Panagiotis Polychroniadis, kurz Pana genannt, führt ein Café in Paphos, einer Stadt an der Südwestküste der Mittelmeerinsel Zypern. Ute ist kürzlich nach Paphos ausgewandert, hat eine Scheidung hinter sich und lernt Pana auf dessen Silvesterparty kennen. Als eines Tages ein Pick-up auf dem Bürgersteig vor dem Café mit einer Leiche auftaucht, ist die Aufregung groß. Hauptkommissar Yannis Polychroniadis, ein Cousin Patas, führt die Ermittlungen, ist dabei aber nicht sonderlich erfolgreich, sodass sich Pana selbst an die Aufklärung des Falles macht.

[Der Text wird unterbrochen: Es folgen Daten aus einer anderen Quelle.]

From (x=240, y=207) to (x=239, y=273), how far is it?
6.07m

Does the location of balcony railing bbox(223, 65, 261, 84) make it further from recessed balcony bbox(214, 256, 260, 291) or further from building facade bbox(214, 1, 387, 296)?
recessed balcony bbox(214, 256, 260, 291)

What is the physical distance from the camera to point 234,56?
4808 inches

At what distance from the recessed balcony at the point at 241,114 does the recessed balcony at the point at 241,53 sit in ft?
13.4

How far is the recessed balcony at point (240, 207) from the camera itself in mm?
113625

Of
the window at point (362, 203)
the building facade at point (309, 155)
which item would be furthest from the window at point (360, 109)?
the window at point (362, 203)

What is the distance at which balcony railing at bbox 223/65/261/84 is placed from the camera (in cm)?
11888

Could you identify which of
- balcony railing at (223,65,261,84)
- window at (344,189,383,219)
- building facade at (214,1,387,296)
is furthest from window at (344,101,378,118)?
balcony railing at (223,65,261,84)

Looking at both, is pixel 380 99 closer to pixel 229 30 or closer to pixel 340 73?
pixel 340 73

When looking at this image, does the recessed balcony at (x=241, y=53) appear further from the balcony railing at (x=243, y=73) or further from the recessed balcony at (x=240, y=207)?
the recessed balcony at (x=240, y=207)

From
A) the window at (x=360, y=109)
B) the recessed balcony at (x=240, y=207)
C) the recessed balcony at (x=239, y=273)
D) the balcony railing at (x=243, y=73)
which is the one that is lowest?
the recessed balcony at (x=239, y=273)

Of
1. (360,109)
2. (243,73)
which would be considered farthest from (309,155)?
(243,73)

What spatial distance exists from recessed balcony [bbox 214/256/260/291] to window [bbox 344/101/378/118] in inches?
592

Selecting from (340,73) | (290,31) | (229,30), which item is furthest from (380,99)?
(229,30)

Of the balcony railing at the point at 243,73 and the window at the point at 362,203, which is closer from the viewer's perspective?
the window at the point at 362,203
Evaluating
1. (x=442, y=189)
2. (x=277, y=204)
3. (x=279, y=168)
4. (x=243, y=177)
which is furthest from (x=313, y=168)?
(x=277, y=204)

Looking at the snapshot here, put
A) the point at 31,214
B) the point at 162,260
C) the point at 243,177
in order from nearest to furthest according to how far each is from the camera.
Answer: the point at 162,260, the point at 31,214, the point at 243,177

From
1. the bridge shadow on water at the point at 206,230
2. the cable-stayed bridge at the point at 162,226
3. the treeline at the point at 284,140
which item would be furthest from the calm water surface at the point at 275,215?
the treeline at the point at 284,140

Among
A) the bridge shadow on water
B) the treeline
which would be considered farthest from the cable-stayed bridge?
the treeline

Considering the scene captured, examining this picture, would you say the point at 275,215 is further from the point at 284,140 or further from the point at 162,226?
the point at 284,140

Der erste Zypern-Krimi von Tina Walde ist eine wunderbar leichte Sommerlektüre, bei der ich immer wieder das Gefühl hatte, selbst auf der Mittelmeerinsel zu sein. Der Cosy-Krimi glänzt durch humorvolle Momente, ein sommerliches Inselflair und enthält zur Abrundung eine Liebesgeschichte. Zu Beginn lernen wir die Akteure kennen, deswegen dauert es ein wenig, bis es kriminell wird. Da es sich beim vorliegenden Buch um den ersten Teil einer Reihe handelt, ist dies vonnöten, um ein Gespür für die Personen und das Leben auf der Insel zu entwickeln. Die Geschichte hat mir viel Spaß gemacht und ich freue mich auf ein Wiedersehen im sonnenverwöhnten Zypern.